Em depoimento à Comissão Estadual da Verdade “Rubens Paiva”, na Assembleia Legislativa de São Paulo, Criméia contou que um suposto médico acompanhava suas torturas. “[Ele dizia:] ela aguenta a tortura nos pés e nas mãos, só não pode espancar a região da barriga.”

Depois de sofrer com a tortura e ficar presa no Doi-Codi de São Paulo, sob comando de Carlos Alberto Ustra, Crimeia foi transferida para Brasília, onde se investigava a guerrilha do Araguaia. Lá a tortura era psicológica. “Em Brasília não tinha tortura física, mas psicológica, com sessões de cinema com mortos decapitados, solitária, interrogatórios e ameaças”.

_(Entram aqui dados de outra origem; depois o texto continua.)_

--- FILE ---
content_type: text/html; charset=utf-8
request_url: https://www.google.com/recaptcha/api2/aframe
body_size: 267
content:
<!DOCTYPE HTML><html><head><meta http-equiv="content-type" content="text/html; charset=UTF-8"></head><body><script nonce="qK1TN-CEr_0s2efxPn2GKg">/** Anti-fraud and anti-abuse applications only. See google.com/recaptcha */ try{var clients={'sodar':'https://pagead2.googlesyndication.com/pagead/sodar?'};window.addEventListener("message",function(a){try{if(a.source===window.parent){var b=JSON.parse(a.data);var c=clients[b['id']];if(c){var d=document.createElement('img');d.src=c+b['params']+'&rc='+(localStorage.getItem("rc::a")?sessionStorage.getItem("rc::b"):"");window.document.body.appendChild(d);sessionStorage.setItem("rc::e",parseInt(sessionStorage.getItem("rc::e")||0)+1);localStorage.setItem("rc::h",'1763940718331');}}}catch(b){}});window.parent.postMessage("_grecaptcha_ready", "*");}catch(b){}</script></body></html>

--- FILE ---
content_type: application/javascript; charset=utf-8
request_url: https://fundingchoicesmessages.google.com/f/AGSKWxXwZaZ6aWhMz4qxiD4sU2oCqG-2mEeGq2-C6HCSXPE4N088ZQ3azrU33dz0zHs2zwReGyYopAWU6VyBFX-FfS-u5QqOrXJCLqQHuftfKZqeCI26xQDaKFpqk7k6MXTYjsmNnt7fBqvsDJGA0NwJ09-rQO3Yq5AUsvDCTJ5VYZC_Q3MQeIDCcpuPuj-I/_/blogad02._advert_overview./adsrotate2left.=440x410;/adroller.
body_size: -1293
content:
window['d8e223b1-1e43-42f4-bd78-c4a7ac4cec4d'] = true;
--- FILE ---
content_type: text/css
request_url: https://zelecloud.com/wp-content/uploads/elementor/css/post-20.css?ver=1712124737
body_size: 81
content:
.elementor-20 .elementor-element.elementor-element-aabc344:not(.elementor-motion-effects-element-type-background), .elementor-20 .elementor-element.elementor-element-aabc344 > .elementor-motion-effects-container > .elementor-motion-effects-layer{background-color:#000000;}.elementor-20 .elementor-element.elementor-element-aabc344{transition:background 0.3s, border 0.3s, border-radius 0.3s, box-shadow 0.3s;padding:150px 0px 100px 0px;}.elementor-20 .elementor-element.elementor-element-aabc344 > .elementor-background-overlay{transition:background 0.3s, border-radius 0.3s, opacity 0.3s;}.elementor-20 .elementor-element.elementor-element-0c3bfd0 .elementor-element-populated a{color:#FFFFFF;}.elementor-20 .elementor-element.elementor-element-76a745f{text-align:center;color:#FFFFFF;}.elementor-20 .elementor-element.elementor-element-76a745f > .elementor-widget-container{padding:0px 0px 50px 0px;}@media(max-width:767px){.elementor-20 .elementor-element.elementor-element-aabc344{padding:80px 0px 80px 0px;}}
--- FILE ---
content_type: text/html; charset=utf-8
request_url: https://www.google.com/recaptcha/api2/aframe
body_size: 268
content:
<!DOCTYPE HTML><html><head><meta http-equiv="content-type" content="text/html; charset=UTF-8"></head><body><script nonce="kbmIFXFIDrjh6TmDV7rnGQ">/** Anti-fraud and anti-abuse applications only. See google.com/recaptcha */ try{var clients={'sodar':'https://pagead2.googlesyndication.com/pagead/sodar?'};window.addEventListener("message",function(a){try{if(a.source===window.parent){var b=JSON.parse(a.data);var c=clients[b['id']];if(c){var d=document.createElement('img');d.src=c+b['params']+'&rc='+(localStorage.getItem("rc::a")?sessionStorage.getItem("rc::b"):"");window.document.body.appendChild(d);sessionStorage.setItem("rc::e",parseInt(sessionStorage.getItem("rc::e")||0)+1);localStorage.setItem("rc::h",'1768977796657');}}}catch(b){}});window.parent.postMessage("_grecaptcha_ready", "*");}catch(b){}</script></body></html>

Ela teve seu bebê no hospital do Exército em Brasília e, todo o tempo, sofreu ameaças de sequestrarem seu filho. “Ou nós vamos mandar para o juizado de menores ou vamos adotá-lo e ele vai crescer como uma pessoa contra os seus princípios”. As intimidações também traziam uma conotação sexista e racista. “Se ele nascer homem, branco e saudável, ele seria adotado por militares”, recorda.

Em 2005, Criméia moveu uma ação declaratória contra o coronel Carlos Alberto Brilhante Ustra responsabilizando-o pelas torturas sofridas. Três anos depois, a Justiça de São Paulo acatou a ação, e Ustra se tornou o primeiro agente da ditadura a ser declarado torturador. Em 2012, ele teve seu recurso negado. Hoje, Criméia faz parte da Comissão dos Familiares de Mortos e Desaparecidos Políticos e mantém a sua atuação política.

Segundo Rogério Sottili, diretor executivo do Instituto Vladmir Herzog, a aproximação com a extrema-direita deixa o 31 de março ainda mais delicado. Ele reafirma, no entanto, a importância de se intensificar a luta contra a violência e a favor dos processos democráticos.

Neste dia 31 de março, será realizada a Caminhada pelo Silêncio, a partir das 16 horas, da Paulista ao Parque Ibirapuera em que será cobrada a revisão da Lei da Anistia, recomendação esta publicada no relatório da Comissão Nacional da Verdade. Para Sottili, este é o momento de ratificar a memória, a justiça e a verdade.

“Somente a partir de uma reinterpretação da Lei da Anistia é que crimes políticos, de lesa humanidade ou de tortura não sejam passíveis de anistia e seus responsáveis sejam punidos e, finalmente, [pode] se fazer justiça. Se a gente fizer isso, a gente está sinalizando para todas as pessoas idiotizadas que vangloriam torturadores que eles não podem fazer isso, porque senão serão presos”.